## Fragmento citado
----
Nuestra vida en la Tierra debería reflejar desde ya esta realidad celestial, aunque aún no podamos experimentar la visión beatífica de Dios ni estemos ya exentos de nuestras manchas. Pero nos corresponde cooperar con la gracia de Dios, para que la vida del Espíritu se haga realidad ya aquí en la Tierra. A ello apuntan las provechosas advertencias del Apóstol de los Gentiles, mostrándonos lo que debemos procurar y evitar para que la armonía no se vea afectada ni obstaculizada por las malas inclinaciones que cargamos como consecuencia del pecado original.
Fijémonos en algunos de sus consejos:
“El que da, que dé con sencillez.”
Se trata de una forma de dar que es pura y muy distinta de aquella costumbre que siempre espera recibir algo a cambio u obtener una ventaja especial por lo que se ha dado. Es la manera de dar de Dios, que por puro amor nos colma de bendiciones. Siguiendo Su ejemplo, hemos de aprender a dar por amor, simplemente porque es bueno y hermoso dar y acrecentar así este amor. Si en nuestro interior aún subsisten otras informaciones u otras intenciones e intereses, nuestro don no tendrá aquella pureza que le hace resplandecer. Si todavía percibimos tales sombras e intereses propios en nosotros, llevémoslos sinceramente ante el Señor, pidiéndole que Él nos purifique y nos enseñe a dar como Él da.
“El que preside, que lo haga con esmero.”
El que ha sido llamado a un cargo de dirigir, que lo ejerza con alegría y solicitud, porque es un honor servir a Dios y a los hombres en esta responsabilidad que le ha sido confiada. Quien tenga un cargo tal, debe estar atento a no ejercerlo con descontento, haciendo sentir a las personas que es para él una carga y un gran esfuerzo. Una y otra vez ha de renovarse en el Espíritu de Dios el fervor por cumplir esta misión. Para ello, nos ayudará ver el incansable amor con que Dios nos acompaña a lo largo de toda nuestra vida. El evangelio que se lee hoy para conmemorar a San Carlos Borromeo, abre un amplio horizonte para los que han recibido el cargo de presidir: “Yo soy el buen pastor. El buen pastor da su vida por las ovejas” (Jn 10,11). ¡Aquí encontramos la clave para que nuestras fuerzas puedan ser renovadas una y otra vez! El Señor no solamente es el modelo más brillante; sino que Él mismo da las gracias necesarias a aquel que preside en Su Nombre.
----
## Datos registrados
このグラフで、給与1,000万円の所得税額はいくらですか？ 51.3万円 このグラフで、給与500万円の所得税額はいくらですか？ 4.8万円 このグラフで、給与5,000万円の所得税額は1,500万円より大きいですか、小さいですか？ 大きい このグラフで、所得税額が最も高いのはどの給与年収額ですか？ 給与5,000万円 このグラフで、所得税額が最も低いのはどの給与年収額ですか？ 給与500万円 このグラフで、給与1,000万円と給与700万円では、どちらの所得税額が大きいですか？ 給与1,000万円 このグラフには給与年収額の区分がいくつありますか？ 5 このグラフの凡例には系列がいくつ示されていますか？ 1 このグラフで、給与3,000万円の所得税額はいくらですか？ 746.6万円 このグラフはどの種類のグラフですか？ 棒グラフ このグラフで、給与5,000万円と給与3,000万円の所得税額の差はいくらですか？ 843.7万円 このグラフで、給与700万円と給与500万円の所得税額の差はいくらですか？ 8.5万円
----
## Tarea encomendada A
Copia todas las frases que la meditación sobre los consejos del Apóstol pone entre comillas.
## Tarea encomendada B
Prosigue la meditación sobre los consejos del Apóstol a partir de su última frase.

## Respuesta del ejercicio A
1. “El que da, que dé con sencillez.”
2. “El que preside, que lo haga con esmero.”
3. “Yo soy el buen pastor. El buen pastor da su vida por las ovejas”

## Respuesta del ejercicio B
“Detestad el mal y adheríos al bien.”
Nunca podemos acostumbrarnos al mal, aun si se nos presenta tras una máscara y disfrazado. Es propio del diablo simular ser un “ángel de luz” (cf. 2Cor 11,14), para engañar a las personas e incluso hacer pasar el mal por bien. Cuanto más común y natural se nos vuelve el mal y cuanto más nos acostumbremos a él –pensemos, por ejemplo, en el aborto–, tanto más se va desvaneciendo el horror hacia las abominaciones. Pero esto no debe suceder, porque siempre debemos saber distinguir claramente entre lo que es malo y lo que es bueno. Al adherirnos al bien y esforzarnos por practicarlo, creceremos en el amor. Puesto que “sólo Dios es bueno” –como nos aclara Jesús (Lc 18,19)–, las buenas obras nos harán cada vez más partícipes del modo de ser y actuar de Dios mismo. En otras palabras, todo el bien que hagamos aumentará en nosotros la gracia de Dios.